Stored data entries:
+++

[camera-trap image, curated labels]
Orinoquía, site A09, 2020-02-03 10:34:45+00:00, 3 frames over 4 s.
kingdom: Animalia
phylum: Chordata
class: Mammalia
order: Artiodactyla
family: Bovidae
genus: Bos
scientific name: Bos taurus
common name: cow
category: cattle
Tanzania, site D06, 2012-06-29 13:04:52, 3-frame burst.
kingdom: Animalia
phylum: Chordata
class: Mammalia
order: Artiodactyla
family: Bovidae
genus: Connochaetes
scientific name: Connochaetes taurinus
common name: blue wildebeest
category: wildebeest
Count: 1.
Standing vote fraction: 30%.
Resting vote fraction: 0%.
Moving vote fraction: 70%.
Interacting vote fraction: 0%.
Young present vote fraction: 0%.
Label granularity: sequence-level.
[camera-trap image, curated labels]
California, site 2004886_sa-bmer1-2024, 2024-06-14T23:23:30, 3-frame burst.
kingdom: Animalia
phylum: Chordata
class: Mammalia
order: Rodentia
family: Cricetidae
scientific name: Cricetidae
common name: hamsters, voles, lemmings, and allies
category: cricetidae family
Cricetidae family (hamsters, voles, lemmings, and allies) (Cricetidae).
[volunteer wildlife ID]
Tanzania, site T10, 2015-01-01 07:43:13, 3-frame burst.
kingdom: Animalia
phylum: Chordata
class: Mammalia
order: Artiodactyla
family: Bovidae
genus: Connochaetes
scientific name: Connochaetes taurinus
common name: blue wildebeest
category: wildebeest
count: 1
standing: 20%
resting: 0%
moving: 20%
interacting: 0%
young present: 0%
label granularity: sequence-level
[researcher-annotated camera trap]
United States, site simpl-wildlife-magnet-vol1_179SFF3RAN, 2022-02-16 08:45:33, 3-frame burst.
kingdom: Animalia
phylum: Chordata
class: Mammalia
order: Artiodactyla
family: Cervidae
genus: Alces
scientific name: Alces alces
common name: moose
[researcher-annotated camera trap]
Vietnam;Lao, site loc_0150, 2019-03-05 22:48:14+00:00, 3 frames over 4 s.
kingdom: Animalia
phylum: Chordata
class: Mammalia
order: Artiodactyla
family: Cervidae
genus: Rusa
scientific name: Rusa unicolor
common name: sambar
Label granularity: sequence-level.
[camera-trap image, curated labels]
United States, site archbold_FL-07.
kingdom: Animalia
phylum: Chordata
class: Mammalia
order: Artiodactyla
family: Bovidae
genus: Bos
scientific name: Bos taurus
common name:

+++

(ABOUT THIS TASK):
Reading the records above, count the lines that include "over" and say only how many.

(TASK RESULT):
2